● EXERCISE DIRECTIONS
Reproduce every line of the records below word for word, keeping the same line breaks and spacing.

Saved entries
※ ※ ※

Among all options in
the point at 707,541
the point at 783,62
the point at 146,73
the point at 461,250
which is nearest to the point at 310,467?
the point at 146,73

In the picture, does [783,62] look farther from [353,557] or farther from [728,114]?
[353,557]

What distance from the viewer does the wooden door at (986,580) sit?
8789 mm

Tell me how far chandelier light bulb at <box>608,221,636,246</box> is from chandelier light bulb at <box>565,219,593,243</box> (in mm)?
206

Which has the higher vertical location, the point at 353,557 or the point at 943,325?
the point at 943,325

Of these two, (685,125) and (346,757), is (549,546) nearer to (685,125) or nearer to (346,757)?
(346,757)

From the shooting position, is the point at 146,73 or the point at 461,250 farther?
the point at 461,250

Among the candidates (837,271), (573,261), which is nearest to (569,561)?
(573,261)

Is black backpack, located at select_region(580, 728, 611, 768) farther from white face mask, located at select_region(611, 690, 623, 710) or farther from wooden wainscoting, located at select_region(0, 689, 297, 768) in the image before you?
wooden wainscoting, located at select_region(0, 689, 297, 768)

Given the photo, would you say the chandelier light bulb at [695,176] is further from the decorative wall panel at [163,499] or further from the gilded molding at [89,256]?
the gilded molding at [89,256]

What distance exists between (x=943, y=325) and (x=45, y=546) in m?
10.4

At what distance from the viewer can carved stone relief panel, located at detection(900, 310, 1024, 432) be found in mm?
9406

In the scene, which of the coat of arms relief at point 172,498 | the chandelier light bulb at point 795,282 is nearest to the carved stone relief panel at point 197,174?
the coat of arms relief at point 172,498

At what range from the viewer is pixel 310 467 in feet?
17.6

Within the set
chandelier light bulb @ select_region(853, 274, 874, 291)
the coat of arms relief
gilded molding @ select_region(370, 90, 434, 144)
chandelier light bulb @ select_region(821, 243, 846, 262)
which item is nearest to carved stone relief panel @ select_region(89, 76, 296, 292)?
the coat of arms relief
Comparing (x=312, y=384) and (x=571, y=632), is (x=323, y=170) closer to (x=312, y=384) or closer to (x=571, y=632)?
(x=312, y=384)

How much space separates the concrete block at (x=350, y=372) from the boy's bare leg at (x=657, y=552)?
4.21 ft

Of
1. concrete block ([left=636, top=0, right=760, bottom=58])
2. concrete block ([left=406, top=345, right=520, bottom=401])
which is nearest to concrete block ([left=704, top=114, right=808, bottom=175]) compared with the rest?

※ ※ ※

● WRITTEN ANSWER
Among all options in
the point at 707,541
the point at 783,62
the point at 146,73
the point at 461,250
which is nearest to the point at 310,467?
the point at 146,73

In the picture, does [783,62] look farther from [353,557] or farther from [728,114]?
[353,557]

What distance from the viewer does the wooden door at (986,580) sit?
8789 mm

Tell me how far chandelier light bulb at <box>608,221,636,246</box> is from chandelier light bulb at <box>565,219,593,243</box> (in mm)?
206

Which has the higher vertical location, the point at 353,557 or the point at 943,325?
the point at 943,325

Of these two, (685,125) and (346,757), is (549,546) nearer to (685,125) or nearer to (346,757)?
(346,757)

From the shooting position, is the point at 146,73 or the point at 461,250 farther?
the point at 461,250

Among the candidates (837,271), (573,261), which is nearest to (569,561)?
(573,261)

Is black backpack, located at select_region(580, 728, 611, 768) farther from white face mask, located at select_region(611, 690, 623, 710) or farther from wooden wainscoting, located at select_region(0, 689, 297, 768) in the image before you?
wooden wainscoting, located at select_region(0, 689, 297, 768)

Given the photo, would you say the chandelier light bulb at [695,176] is further from the decorative wall panel at [163,499] or further from the gilded molding at [89,256]?
the gilded molding at [89,256]

What distance exists between (x=943, y=325) and (x=45, y=546) in m?
10.4

At what distance from the viewer can carved stone relief panel, located at detection(900, 310, 1024, 432) be found in mm?
9406

In the scene, which of the coat of arms relief at point 172,498 | the chandelier light bulb at point 795,282 is nearest to the carved stone relief panel at point 197,174?
the coat of arms relief at point 172,498

At what range from the viewer is pixel 310 467 in feet?
17.6

Within the set
chandelier light bulb @ select_region(853, 274, 874, 291)
the coat of arms relief
gilded molding @ select_region(370, 90, 434, 144)
chandelier light bulb @ select_region(821, 243, 846, 262)
which item is nearest to carved stone relief panel @ select_region(89, 76, 296, 292)?
the coat of arms relief
Comparing (x=312, y=384) and (x=571, y=632), is (x=323, y=170) closer to (x=312, y=384) or closer to (x=571, y=632)?
(x=312, y=384)

How much space separates the concrete block at (x=350, y=372) from the boy's bare leg at (x=657, y=552)?
4.21 ft

Of
1. concrete block ([left=636, top=0, right=760, bottom=58])
2. concrete block ([left=406, top=345, right=520, bottom=401])
which is nearest to concrete block ([left=704, top=114, right=808, bottom=175]) compared with the rest?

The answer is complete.